- **Stored dataset items**
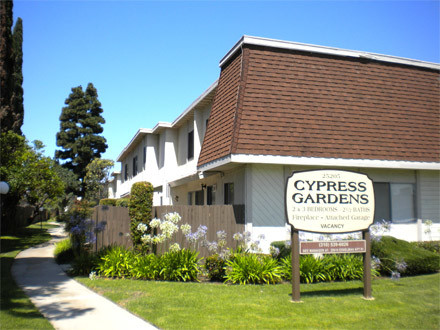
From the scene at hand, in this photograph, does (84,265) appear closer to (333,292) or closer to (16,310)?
(16,310)

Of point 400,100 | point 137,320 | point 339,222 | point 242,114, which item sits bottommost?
point 137,320

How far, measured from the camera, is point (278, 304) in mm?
7598

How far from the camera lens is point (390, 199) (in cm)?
1331

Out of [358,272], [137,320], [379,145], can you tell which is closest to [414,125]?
[379,145]

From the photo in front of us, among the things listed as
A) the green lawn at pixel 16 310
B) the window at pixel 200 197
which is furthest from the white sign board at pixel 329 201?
the window at pixel 200 197

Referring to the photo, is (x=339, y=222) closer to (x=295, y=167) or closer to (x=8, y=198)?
(x=295, y=167)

- **Exercise task**
Revise the part of the records that starts with the line containing "Of point 400,100" and runs through the end of the records, writing it out again with "closer" replaced by "nearer" and everything else unchanged.

- **Completed task**
Of point 400,100 | point 137,320 | point 339,222 | point 242,114, which item sits bottommost?
point 137,320

How far, measured from the camera, is point (278, 304) in mm?
7598

How far from the camera lens is point (390, 199) (in cm)?
1331

Out of [358,272], [137,320], [379,145], can you tell which is closest to [414,125]?
[379,145]

From the photo in front of us, among the things listed as
A) the green lawn at pixel 16 310
B) the window at pixel 200 197
which is furthest from the white sign board at pixel 329 201?
the window at pixel 200 197

Referring to the photo, is (x=339, y=222) nearer to (x=295, y=167) or nearer to (x=8, y=198)?
(x=295, y=167)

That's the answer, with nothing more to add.